STORED RECORDS
#####

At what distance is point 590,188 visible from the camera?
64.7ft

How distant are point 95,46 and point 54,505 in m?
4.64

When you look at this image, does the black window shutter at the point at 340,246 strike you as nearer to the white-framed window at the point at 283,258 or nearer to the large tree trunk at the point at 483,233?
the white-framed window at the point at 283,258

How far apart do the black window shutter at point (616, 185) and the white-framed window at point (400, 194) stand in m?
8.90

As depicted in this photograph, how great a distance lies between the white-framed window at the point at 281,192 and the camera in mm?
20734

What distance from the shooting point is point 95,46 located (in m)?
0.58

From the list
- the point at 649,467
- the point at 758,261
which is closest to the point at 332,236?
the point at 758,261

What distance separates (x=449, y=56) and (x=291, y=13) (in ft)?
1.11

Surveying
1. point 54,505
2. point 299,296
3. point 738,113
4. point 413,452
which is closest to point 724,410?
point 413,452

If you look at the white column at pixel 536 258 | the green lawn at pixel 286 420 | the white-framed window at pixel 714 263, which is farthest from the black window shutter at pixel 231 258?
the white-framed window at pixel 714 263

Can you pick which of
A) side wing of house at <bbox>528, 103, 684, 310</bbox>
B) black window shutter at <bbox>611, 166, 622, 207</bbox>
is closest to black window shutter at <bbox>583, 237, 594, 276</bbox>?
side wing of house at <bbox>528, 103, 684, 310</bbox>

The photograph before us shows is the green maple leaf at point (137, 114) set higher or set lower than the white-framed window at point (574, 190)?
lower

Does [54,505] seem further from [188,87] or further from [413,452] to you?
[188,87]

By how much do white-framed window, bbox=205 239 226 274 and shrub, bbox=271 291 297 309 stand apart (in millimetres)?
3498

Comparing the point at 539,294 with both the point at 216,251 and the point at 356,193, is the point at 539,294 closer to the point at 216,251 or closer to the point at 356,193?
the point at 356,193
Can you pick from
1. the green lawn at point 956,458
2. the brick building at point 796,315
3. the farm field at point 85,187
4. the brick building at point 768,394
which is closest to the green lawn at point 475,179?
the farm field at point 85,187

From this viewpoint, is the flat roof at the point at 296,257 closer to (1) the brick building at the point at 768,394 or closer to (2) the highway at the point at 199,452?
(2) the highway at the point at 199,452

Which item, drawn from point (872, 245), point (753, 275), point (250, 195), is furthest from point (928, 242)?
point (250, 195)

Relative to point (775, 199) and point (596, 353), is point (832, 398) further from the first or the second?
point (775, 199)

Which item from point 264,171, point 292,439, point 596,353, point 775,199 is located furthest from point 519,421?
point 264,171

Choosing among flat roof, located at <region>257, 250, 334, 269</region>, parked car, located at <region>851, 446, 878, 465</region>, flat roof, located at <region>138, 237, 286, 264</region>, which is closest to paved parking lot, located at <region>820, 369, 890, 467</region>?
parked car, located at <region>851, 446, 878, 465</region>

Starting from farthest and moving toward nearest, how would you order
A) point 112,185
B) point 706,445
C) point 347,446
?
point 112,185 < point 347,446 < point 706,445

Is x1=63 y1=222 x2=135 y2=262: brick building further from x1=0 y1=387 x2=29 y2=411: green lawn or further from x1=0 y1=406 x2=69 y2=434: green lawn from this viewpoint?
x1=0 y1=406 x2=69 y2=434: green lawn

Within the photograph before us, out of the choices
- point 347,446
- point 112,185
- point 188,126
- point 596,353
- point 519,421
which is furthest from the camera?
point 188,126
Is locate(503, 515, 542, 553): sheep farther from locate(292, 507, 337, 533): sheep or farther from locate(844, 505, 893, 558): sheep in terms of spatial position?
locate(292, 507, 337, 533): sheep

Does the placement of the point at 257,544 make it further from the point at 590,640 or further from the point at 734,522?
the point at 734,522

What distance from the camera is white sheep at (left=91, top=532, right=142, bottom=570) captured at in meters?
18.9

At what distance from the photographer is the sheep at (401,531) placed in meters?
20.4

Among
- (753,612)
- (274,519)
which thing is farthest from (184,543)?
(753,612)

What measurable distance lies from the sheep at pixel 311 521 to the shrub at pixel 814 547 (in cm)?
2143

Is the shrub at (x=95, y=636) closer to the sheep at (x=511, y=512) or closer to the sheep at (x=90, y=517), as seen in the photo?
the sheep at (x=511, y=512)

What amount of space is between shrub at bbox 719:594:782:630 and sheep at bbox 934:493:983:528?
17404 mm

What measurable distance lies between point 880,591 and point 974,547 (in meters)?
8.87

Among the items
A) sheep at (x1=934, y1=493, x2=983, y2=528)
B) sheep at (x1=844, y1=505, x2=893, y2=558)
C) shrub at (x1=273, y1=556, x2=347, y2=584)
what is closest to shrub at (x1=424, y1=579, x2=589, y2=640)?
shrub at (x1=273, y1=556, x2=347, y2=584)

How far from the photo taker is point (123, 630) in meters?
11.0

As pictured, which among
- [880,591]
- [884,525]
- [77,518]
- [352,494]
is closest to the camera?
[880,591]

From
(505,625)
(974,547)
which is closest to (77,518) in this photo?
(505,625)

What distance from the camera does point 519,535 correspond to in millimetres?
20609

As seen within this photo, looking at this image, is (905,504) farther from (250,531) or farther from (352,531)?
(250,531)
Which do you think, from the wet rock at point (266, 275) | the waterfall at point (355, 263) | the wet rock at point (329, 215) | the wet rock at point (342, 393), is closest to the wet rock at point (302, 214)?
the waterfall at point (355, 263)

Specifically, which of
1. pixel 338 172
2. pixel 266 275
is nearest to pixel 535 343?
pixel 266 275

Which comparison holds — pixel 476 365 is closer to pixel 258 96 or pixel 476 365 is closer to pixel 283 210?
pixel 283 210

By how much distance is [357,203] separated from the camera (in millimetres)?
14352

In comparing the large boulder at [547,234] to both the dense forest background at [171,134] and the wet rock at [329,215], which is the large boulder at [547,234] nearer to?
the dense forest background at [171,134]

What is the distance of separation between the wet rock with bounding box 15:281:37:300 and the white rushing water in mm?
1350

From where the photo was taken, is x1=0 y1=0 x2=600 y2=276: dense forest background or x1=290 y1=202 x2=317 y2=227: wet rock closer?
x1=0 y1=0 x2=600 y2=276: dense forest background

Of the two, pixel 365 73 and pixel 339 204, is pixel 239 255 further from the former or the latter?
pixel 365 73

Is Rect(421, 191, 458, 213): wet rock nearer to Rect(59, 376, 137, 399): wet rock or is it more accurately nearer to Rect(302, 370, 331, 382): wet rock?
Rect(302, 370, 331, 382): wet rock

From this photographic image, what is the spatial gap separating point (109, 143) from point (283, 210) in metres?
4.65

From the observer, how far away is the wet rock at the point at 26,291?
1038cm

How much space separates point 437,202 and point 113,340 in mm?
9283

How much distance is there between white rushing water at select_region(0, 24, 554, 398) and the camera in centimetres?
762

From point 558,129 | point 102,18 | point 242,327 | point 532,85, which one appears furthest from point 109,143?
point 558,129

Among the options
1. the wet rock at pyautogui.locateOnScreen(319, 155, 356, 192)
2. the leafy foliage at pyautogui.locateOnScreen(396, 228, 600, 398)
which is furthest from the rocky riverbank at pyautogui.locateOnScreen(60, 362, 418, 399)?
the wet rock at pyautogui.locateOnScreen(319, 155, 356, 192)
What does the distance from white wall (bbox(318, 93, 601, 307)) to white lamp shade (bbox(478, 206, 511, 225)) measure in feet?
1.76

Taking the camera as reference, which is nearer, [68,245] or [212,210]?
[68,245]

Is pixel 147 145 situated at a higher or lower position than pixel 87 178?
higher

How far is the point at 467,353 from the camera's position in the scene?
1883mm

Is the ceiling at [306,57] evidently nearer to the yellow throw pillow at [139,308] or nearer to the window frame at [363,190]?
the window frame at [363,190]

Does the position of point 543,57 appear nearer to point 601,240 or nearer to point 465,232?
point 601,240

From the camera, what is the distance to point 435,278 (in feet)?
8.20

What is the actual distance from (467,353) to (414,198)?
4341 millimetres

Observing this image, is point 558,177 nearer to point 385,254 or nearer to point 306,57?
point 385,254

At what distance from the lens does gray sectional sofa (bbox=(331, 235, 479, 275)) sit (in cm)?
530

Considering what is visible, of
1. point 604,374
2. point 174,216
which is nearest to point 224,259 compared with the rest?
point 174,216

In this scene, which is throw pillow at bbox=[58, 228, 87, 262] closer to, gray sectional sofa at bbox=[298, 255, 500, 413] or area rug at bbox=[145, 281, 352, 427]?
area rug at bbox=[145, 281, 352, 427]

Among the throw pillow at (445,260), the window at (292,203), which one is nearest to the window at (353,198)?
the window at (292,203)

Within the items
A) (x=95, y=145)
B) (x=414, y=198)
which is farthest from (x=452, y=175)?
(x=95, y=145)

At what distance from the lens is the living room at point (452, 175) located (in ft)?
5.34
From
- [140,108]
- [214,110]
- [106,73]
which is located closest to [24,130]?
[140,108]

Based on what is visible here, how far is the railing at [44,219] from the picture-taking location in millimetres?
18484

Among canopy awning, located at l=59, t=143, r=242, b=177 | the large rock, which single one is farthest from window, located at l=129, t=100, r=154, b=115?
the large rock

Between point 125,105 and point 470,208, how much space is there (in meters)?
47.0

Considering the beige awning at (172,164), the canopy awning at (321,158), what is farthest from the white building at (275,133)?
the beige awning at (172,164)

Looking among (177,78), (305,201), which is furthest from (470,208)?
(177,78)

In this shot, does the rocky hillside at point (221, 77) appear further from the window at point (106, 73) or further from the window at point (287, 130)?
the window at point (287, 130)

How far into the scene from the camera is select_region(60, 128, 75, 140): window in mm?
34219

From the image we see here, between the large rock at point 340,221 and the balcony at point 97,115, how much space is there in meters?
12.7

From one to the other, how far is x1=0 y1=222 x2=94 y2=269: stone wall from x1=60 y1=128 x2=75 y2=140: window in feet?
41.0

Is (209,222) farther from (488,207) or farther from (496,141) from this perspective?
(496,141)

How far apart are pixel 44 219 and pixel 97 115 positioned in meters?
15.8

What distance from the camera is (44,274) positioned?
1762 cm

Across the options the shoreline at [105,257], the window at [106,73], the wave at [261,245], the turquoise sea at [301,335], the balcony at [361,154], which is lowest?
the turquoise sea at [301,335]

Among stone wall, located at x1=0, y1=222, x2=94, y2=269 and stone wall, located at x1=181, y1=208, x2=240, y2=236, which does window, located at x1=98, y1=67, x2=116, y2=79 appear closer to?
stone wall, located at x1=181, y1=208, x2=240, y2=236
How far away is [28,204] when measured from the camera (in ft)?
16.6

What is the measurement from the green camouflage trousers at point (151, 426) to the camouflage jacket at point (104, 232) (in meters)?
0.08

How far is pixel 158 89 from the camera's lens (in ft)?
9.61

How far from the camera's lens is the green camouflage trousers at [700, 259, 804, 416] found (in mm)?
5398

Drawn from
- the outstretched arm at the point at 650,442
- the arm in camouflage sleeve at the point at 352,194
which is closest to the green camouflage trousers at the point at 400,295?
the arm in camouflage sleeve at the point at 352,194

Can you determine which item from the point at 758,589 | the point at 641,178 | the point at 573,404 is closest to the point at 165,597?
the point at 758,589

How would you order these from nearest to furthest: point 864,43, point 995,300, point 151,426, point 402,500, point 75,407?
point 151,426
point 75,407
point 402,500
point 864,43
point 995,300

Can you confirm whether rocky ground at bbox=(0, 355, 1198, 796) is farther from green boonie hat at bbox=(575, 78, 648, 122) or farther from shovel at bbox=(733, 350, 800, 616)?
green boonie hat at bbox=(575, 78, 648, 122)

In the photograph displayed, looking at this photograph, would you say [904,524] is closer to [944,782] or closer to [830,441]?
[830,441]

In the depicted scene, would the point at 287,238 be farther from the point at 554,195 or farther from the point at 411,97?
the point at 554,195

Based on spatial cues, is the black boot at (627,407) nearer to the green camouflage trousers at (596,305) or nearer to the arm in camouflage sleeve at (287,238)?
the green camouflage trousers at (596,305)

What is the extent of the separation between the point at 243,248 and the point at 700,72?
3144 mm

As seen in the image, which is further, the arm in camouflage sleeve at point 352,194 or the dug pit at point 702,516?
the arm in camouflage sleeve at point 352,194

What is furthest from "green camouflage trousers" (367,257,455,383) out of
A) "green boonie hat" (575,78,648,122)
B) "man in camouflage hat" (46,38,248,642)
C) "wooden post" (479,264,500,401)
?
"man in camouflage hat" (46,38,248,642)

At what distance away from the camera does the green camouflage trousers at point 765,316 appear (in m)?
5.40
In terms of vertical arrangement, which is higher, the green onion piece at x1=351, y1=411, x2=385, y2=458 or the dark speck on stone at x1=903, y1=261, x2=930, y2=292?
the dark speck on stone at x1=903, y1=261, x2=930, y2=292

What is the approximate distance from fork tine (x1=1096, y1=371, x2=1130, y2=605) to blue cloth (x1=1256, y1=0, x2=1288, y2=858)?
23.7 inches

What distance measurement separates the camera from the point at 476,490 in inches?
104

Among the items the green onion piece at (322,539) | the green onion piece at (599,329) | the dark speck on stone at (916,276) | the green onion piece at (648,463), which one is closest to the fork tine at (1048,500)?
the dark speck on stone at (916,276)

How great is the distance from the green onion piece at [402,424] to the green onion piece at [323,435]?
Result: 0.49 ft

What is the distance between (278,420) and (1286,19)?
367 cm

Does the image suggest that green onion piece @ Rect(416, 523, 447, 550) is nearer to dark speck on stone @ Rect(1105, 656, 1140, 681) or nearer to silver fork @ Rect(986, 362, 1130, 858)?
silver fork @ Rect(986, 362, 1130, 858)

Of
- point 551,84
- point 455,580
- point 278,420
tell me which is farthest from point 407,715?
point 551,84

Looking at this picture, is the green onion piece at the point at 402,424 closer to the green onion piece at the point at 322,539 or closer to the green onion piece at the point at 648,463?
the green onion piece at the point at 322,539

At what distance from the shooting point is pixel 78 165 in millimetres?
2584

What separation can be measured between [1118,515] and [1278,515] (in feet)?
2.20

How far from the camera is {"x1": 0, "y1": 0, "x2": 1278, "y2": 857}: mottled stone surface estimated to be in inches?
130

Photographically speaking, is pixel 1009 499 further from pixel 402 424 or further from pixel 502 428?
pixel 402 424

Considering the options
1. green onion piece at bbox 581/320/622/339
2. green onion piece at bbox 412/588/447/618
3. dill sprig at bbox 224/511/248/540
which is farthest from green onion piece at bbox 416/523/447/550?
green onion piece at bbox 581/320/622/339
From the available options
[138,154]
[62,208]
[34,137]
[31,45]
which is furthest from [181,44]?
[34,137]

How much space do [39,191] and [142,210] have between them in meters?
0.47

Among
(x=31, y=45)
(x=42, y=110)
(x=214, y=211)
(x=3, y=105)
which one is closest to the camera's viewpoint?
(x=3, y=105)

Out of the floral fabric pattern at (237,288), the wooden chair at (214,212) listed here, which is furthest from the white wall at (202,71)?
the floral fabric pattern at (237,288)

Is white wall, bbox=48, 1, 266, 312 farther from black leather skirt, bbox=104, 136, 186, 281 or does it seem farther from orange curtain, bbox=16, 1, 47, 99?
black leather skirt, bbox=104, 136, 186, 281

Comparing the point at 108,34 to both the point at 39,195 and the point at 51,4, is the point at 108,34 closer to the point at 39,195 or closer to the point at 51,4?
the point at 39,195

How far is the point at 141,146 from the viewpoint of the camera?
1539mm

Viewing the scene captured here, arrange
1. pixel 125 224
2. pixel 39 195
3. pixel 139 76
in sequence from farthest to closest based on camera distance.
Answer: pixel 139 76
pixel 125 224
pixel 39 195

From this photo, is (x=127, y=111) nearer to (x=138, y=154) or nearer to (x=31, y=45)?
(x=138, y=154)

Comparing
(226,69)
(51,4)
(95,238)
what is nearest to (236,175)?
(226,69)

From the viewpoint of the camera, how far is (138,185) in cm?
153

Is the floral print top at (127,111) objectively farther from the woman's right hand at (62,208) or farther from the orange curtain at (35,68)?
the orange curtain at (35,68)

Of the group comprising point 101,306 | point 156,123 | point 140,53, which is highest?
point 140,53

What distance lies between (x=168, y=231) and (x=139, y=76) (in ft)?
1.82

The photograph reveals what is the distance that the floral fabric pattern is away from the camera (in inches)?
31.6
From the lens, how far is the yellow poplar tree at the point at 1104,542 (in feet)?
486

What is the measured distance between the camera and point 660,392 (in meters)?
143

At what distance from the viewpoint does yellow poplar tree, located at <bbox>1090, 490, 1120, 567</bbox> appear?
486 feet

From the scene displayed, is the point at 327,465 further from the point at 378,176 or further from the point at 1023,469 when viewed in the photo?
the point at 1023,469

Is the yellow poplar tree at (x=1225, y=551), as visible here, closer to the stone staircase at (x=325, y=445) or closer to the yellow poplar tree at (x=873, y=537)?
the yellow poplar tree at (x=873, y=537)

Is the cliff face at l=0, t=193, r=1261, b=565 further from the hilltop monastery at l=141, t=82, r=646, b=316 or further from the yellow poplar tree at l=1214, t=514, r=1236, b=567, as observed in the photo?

#####

PROBLEM REQUIREMENTS
Please report, copied in full, each line of the data above that contains the word "away".

RESULT OF THIS TASK
From the observer, how far away is the wet rock at the point at 26,291?
How far away is [28,204] when measured from the camera (in ft)?
At what distance away from the camera does the green camouflage trousers at point 765,316 appear (in m)?
The photograph reveals what is the distance that the floral fabric pattern is away from the camera (in inches)?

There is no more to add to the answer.